At the battle field with COVID-19, almost all weapons have and are being explored and utilized in order to win the fight. Masks, PPEs, handwashing facilities, Menstrual Hygiene Management kits etc. are being bought and distributed to both public places, communities and households.

While all other groups of people are able to access these facilities, the case is not the same with prisons, specifically Maula and Mzuzu Prisons.

Mr. Wilbes Tembo is the Assistant Environmental Health Officer for Maula Prison and Mr. Msumba Head of Clinical Department at Mzimba prison had shared the status of the prison with WES Network secretariat and WSSCC National Coordination team.

As a prison we feel we are not very ready to fight the pandemic because we do not have the necessary PPE for everyone more especially inmates. Imagine, none of the inmates has a mask. This is a basic item to avoid contracting and further spread before all these other preventive measures.

Again, we do not have the capacity to check temperature at the main gate just to regulate entry.

Meaning that even sick people have full access to the prison premises putting at risk thousands of lives in the prison community. The only thing we are able to do is to have people wash their hands at entry points.

Come to think of the congestion in our prisons. This means no social distancing for the inmates is being observed and we have just received six inmates who have tested positive for COVI-19. Much as the inmates are currently on isolation and their contacts have been quarantined, they still pose a threat to the community considering the nature of a prison environment. The good news is that these inmates do not have complications to seek medical help.

Inquiring how female inmates are managing menstruation, Tembo alluded that at the moment the prison has sent all female inmates to Mzuzu Prison just to create a room for isolation for confirmed cases.

Walking around the prison premises; WES Network secretariat and WSSCC National Coordination team observed that there was a hand washing facility at the main gate, none of the prisoners had a mask on and a few of officers had masks on. Again, there was no temperature checking at the main entrance a situation which is different from other public premises like hospitals, hotels, etc. where temperature for all visitors are being checked before entry and are provided with masks.

WES Network and WSSCC National Coordination team carried out an assessment exercise just to understand the gaps as other entities have complained of stocking more buckets even than necessary and not other essential items.

Tembo recommended re-usable masks, gumboots for fumigation, HTH, bar soaps, a thermometer and heavy gloves as the main gaps for the prison.

Mr. Tembo, the Clinical In-Charge for Maula Prison had this to say “prisons have been the most neglected areas even amidst any emergency. Prisons are sound like a dump place to others, but mind you this a reformatory place and deserves such treatment, he lamented”

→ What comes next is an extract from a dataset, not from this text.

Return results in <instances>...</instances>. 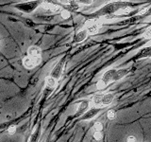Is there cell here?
<instances>
[{"instance_id": "6da1fadb", "label": "cell", "mask_w": 151, "mask_h": 142, "mask_svg": "<svg viewBox=\"0 0 151 142\" xmlns=\"http://www.w3.org/2000/svg\"><path fill=\"white\" fill-rule=\"evenodd\" d=\"M135 4L129 2V1H114V2H111L108 3L106 5H104L103 7H101L99 9H97L96 12H94L93 13L88 15L90 19H98L102 18V17H109L114 14L116 12H122L123 9H127V8H131L134 7Z\"/></svg>"}, {"instance_id": "7a4b0ae2", "label": "cell", "mask_w": 151, "mask_h": 142, "mask_svg": "<svg viewBox=\"0 0 151 142\" xmlns=\"http://www.w3.org/2000/svg\"><path fill=\"white\" fill-rule=\"evenodd\" d=\"M42 3V2L41 1V0H29V1L14 4L13 7L16 9H18V11L22 12L31 13V12H34L38 7H40Z\"/></svg>"}, {"instance_id": "3957f363", "label": "cell", "mask_w": 151, "mask_h": 142, "mask_svg": "<svg viewBox=\"0 0 151 142\" xmlns=\"http://www.w3.org/2000/svg\"><path fill=\"white\" fill-rule=\"evenodd\" d=\"M114 72H115V69H109V70H107L106 72L102 75L101 79L97 82L96 88L98 90H102L105 87H107L108 84H110L111 83H112Z\"/></svg>"}, {"instance_id": "277c9868", "label": "cell", "mask_w": 151, "mask_h": 142, "mask_svg": "<svg viewBox=\"0 0 151 142\" xmlns=\"http://www.w3.org/2000/svg\"><path fill=\"white\" fill-rule=\"evenodd\" d=\"M42 62V58L41 56H36V57H33V56H27L24 58L23 60V64L25 66L26 68L27 69H32L34 68L35 66H37L38 64H40Z\"/></svg>"}, {"instance_id": "5b68a950", "label": "cell", "mask_w": 151, "mask_h": 142, "mask_svg": "<svg viewBox=\"0 0 151 142\" xmlns=\"http://www.w3.org/2000/svg\"><path fill=\"white\" fill-rule=\"evenodd\" d=\"M63 65H64V59H60L58 63H57V64L54 66V68L52 69L50 76H52V77L55 78L56 80H59L61 76V73H63Z\"/></svg>"}, {"instance_id": "8992f818", "label": "cell", "mask_w": 151, "mask_h": 142, "mask_svg": "<svg viewBox=\"0 0 151 142\" xmlns=\"http://www.w3.org/2000/svg\"><path fill=\"white\" fill-rule=\"evenodd\" d=\"M100 107H93L91 109H88V110L85 112L83 115L81 116V120H93V118L96 117L98 113H100L101 111Z\"/></svg>"}, {"instance_id": "52a82bcc", "label": "cell", "mask_w": 151, "mask_h": 142, "mask_svg": "<svg viewBox=\"0 0 151 142\" xmlns=\"http://www.w3.org/2000/svg\"><path fill=\"white\" fill-rule=\"evenodd\" d=\"M89 105H90V101H88V99H83V101H81L78 104V110H77V112H76L75 116L77 117H81L83 114L89 109Z\"/></svg>"}, {"instance_id": "ba28073f", "label": "cell", "mask_w": 151, "mask_h": 142, "mask_svg": "<svg viewBox=\"0 0 151 142\" xmlns=\"http://www.w3.org/2000/svg\"><path fill=\"white\" fill-rule=\"evenodd\" d=\"M130 72L129 68H122V69H115L114 75H113L112 82H117L123 78H125L126 76Z\"/></svg>"}, {"instance_id": "9c48e42d", "label": "cell", "mask_w": 151, "mask_h": 142, "mask_svg": "<svg viewBox=\"0 0 151 142\" xmlns=\"http://www.w3.org/2000/svg\"><path fill=\"white\" fill-rule=\"evenodd\" d=\"M99 27H100V24L98 23L97 19H91V21L87 25L86 28L90 34H94V33L97 32Z\"/></svg>"}, {"instance_id": "30bf717a", "label": "cell", "mask_w": 151, "mask_h": 142, "mask_svg": "<svg viewBox=\"0 0 151 142\" xmlns=\"http://www.w3.org/2000/svg\"><path fill=\"white\" fill-rule=\"evenodd\" d=\"M144 58H151V46L142 49L135 56L136 60L137 59H144Z\"/></svg>"}, {"instance_id": "8fae6325", "label": "cell", "mask_w": 151, "mask_h": 142, "mask_svg": "<svg viewBox=\"0 0 151 142\" xmlns=\"http://www.w3.org/2000/svg\"><path fill=\"white\" fill-rule=\"evenodd\" d=\"M88 34H89V32L87 30V28H84V30H79L77 33V34H76V36L74 38V42L75 43H81V42H83L87 38Z\"/></svg>"}, {"instance_id": "7c38bea8", "label": "cell", "mask_w": 151, "mask_h": 142, "mask_svg": "<svg viewBox=\"0 0 151 142\" xmlns=\"http://www.w3.org/2000/svg\"><path fill=\"white\" fill-rule=\"evenodd\" d=\"M114 98H115V95L113 93L102 94V106L110 105V104L113 101Z\"/></svg>"}, {"instance_id": "4fadbf2b", "label": "cell", "mask_w": 151, "mask_h": 142, "mask_svg": "<svg viewBox=\"0 0 151 142\" xmlns=\"http://www.w3.org/2000/svg\"><path fill=\"white\" fill-rule=\"evenodd\" d=\"M27 53L28 55L33 56V57H36V56H41L42 54V50L39 46H30L29 49L27 50Z\"/></svg>"}, {"instance_id": "5bb4252c", "label": "cell", "mask_w": 151, "mask_h": 142, "mask_svg": "<svg viewBox=\"0 0 151 142\" xmlns=\"http://www.w3.org/2000/svg\"><path fill=\"white\" fill-rule=\"evenodd\" d=\"M93 102L94 106L101 107L102 106V94H96L93 98Z\"/></svg>"}, {"instance_id": "9a60e30c", "label": "cell", "mask_w": 151, "mask_h": 142, "mask_svg": "<svg viewBox=\"0 0 151 142\" xmlns=\"http://www.w3.org/2000/svg\"><path fill=\"white\" fill-rule=\"evenodd\" d=\"M46 84H47V86L53 88L56 86V84H57V80L52 77V76H49V77L46 78Z\"/></svg>"}, {"instance_id": "2e32d148", "label": "cell", "mask_w": 151, "mask_h": 142, "mask_svg": "<svg viewBox=\"0 0 151 142\" xmlns=\"http://www.w3.org/2000/svg\"><path fill=\"white\" fill-rule=\"evenodd\" d=\"M93 137L97 141H101L103 139V133L102 131H94L93 134Z\"/></svg>"}, {"instance_id": "e0dca14e", "label": "cell", "mask_w": 151, "mask_h": 142, "mask_svg": "<svg viewBox=\"0 0 151 142\" xmlns=\"http://www.w3.org/2000/svg\"><path fill=\"white\" fill-rule=\"evenodd\" d=\"M107 117H108L109 120H113L116 117V113H115V111L113 110V109H110V110L107 112Z\"/></svg>"}, {"instance_id": "ac0fdd59", "label": "cell", "mask_w": 151, "mask_h": 142, "mask_svg": "<svg viewBox=\"0 0 151 142\" xmlns=\"http://www.w3.org/2000/svg\"><path fill=\"white\" fill-rule=\"evenodd\" d=\"M60 16L63 19H68L70 16H71V13H70V11L68 9H61L60 11Z\"/></svg>"}, {"instance_id": "d6986e66", "label": "cell", "mask_w": 151, "mask_h": 142, "mask_svg": "<svg viewBox=\"0 0 151 142\" xmlns=\"http://www.w3.org/2000/svg\"><path fill=\"white\" fill-rule=\"evenodd\" d=\"M93 129L94 131H103V124L101 122H96L93 126Z\"/></svg>"}, {"instance_id": "ffe728a7", "label": "cell", "mask_w": 151, "mask_h": 142, "mask_svg": "<svg viewBox=\"0 0 151 142\" xmlns=\"http://www.w3.org/2000/svg\"><path fill=\"white\" fill-rule=\"evenodd\" d=\"M40 127H38L37 128V130L34 132V134H33L32 135H31V141H36L37 140V138H38V137H39V135H40Z\"/></svg>"}, {"instance_id": "44dd1931", "label": "cell", "mask_w": 151, "mask_h": 142, "mask_svg": "<svg viewBox=\"0 0 151 142\" xmlns=\"http://www.w3.org/2000/svg\"><path fill=\"white\" fill-rule=\"evenodd\" d=\"M16 126L15 125H11L9 127V129H8V133L9 135H13V134H15V132H16Z\"/></svg>"}, {"instance_id": "7402d4cb", "label": "cell", "mask_w": 151, "mask_h": 142, "mask_svg": "<svg viewBox=\"0 0 151 142\" xmlns=\"http://www.w3.org/2000/svg\"><path fill=\"white\" fill-rule=\"evenodd\" d=\"M45 2H47L48 4H52V5H60V0H45Z\"/></svg>"}, {"instance_id": "603a6c76", "label": "cell", "mask_w": 151, "mask_h": 142, "mask_svg": "<svg viewBox=\"0 0 151 142\" xmlns=\"http://www.w3.org/2000/svg\"><path fill=\"white\" fill-rule=\"evenodd\" d=\"M79 4H83V5H91L93 3V0H77Z\"/></svg>"}, {"instance_id": "cb8c5ba5", "label": "cell", "mask_w": 151, "mask_h": 142, "mask_svg": "<svg viewBox=\"0 0 151 142\" xmlns=\"http://www.w3.org/2000/svg\"><path fill=\"white\" fill-rule=\"evenodd\" d=\"M144 37L145 38H151V27L148 28L147 30H146L144 33Z\"/></svg>"}, {"instance_id": "d4e9b609", "label": "cell", "mask_w": 151, "mask_h": 142, "mask_svg": "<svg viewBox=\"0 0 151 142\" xmlns=\"http://www.w3.org/2000/svg\"><path fill=\"white\" fill-rule=\"evenodd\" d=\"M127 141H129V142H135V141H137V139H136V137L134 135H129V136L127 137Z\"/></svg>"}, {"instance_id": "484cf974", "label": "cell", "mask_w": 151, "mask_h": 142, "mask_svg": "<svg viewBox=\"0 0 151 142\" xmlns=\"http://www.w3.org/2000/svg\"><path fill=\"white\" fill-rule=\"evenodd\" d=\"M149 14H151V8L148 9V12H146V13H145V15H149Z\"/></svg>"}]
</instances>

Tembo to the right with his colleague

The female inmates at Mzuzu prison identified the lack of access to sanitary materials as a great challenge to the management of Menstruation. One of the inmates lamented that the most difficult time in prison is when you menstruating as you don’t have the access to sanitary products. At Nkhatabay prison, a prison officer Mrs. Susan Harawa narrated a story that “one inmate was literally using the mattresses to manage the menses to an extent that the room was stinking and no one had an idea to what was the cause of the bad smell only to find out that it was from the used materials of the managing of the menstruation by one inmate who was mentally challenged” She further said that Menstrual management by the mentally challenged female inmates is a tall order both for the prison officers and the prison inmates

The female inmates identified the following as the challenges in safe management of the menstruation;

  • Menstrual Hygiene Sanitary products
  • Safe Disposal of the used sanitary materials
  • Lack of water sometimes, to manage menstruation
  • Lack of support from Prison services on Menstrual Hygiene Management

One inmate, Yvonne Kaphagawani from Maula prison had this to say after the assessment “this process will open the eyes of other NGOs to priotise MHM issues in prisons, and we are just hoping that the media person you have come with will be our mouthpiece to share our untold stories” she further thanked WSSCC for reaching out to the prisons.

Female inmates during the training

The fight against the COVID-19 in the health facilities in Lilongwe has a lot of gaps suffice to say many WASH organizations are Lilongwe based. An assessment that was done by the WSSCC and WES Network through the Malawi WASH Cluster has shown the following gaps across;

  • Insufficient Chlorine across the five facilities assessed
  • Lack of Protective gear for the frontline health personnel across the five facilities assessed
  • Insufficient hand sanitizers, face masks and hand washing soap

At Area 18 Health Centre, one of the Clinical Officers, Mrs. Tiwonge Banda Chimlamba said “working in an environment where we have less protective gear is very risky, however, I personally have always taken my job as a calling from God to help the most vulnerable under my jurisdiction regardless of the conditions I find myself working in

The Matron of Bwaila Hospital emphasized the need to priotise the protective gears for the health personnel in the fight against the COVID 19. She further narrated that the COVID 19 pandemic I shard hitting the health personnel due to the lack of the protective gears as evidenced with a number of them testing positive to COVID 19.